I leaned back in the chair, then suddenly straightened.

"Wait a second... didn't you sell my character back then too?"

Taejin blinked. Then smacked his forehead.

"Oh crap. You're right! You sold mine for like ten thousand won, and yours too."

At the time, it was nothing. Just another joke. We never thought BRC would go anywhere.

Then the coin skyrocketed. And when Taejin lost access to his wallet, we nearly choked each other out.

But I remembered the math.

Of his 11,000 BRC, 1,000 belonged to me.

That's about 9.1%, which means ₩1.44 billion.

I held out my hand.

"Pay up."

He froze for a second, then sighed.

"I—I'll transfer it. I swear."

One day after discharge, and I was already up ₩1.44 billion.

The next morning, I went to the bank.

Slipped my card into the ATM and punched in my PIN.

[₩500,000,000]

"Hell yes."

I pumped my fist. Seeing it in your account hits different.

I'd saved maybe three million won in my whole life through tutoring and stingy budgeting. Now, I had half a billion in the bank—and more coming.

The full ₩1.44 billion wasn't safe to bring in all at once. Gifts are taxable. Especially when crossing borders. If the government sniffed out too much movement from Dela to Korea, they'd slap me with a tax bill the size of a truck.

Taejin handled that with his paper company.

I couldn't wait.

I needed cash I could use now.

So I started with ₩500 million and would figure out the rest later.

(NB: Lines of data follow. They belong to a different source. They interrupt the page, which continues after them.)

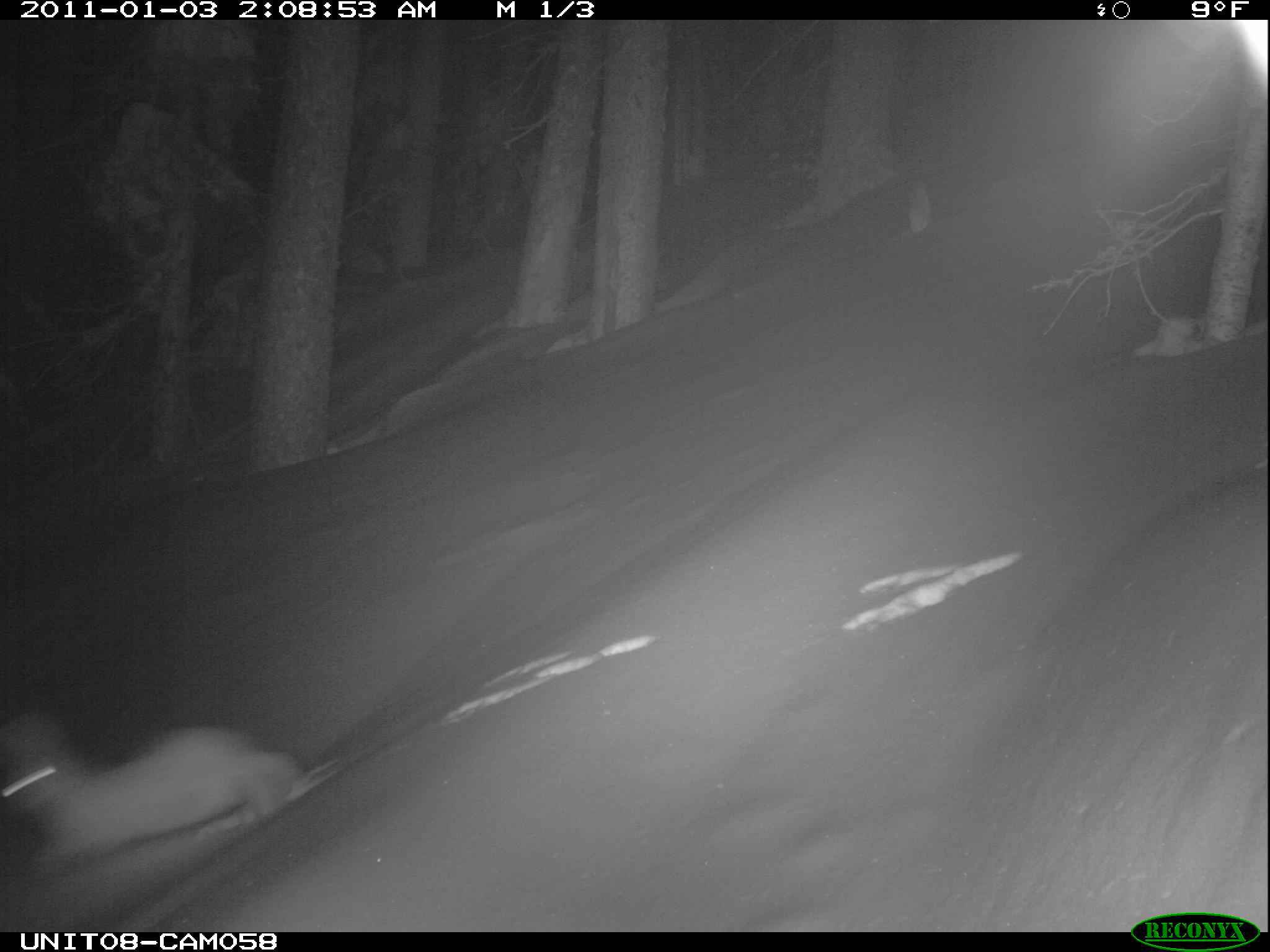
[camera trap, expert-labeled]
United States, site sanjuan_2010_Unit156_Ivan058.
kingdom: Animalia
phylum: Chordata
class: Mammalia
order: Lagomorpha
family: Leporidae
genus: Lepus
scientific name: Lepus americanus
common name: snowshoe hare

I withdrew ₩1 million as a test.

Whirr. Whirr.

The ATM spat out twenty crisp ₩50,000 bills.

Balance: ₩499,000,000

I stared.

This was real.

My life just changed.

Outside, the sun hit my face hard. Even the winter air felt warmer.

Was it the weather?

No. My body hadn't changed. But my life had.

I passed a storefront window and caught my reflection.

Stretched-out tee. Washed-out jeans. Puffer jacket from two years ago.

Vintage if you're being generous. Beggar-core if you're honest.

The scent of poverty was stitched into every seam.

"I need new clothes."

Mom was probably at work by now—at Core Luxe Mall, Gangnam's upscale department store.

Time to treat myself.

And time to see Mom's face when I tell her:"Your son's not broke anymore."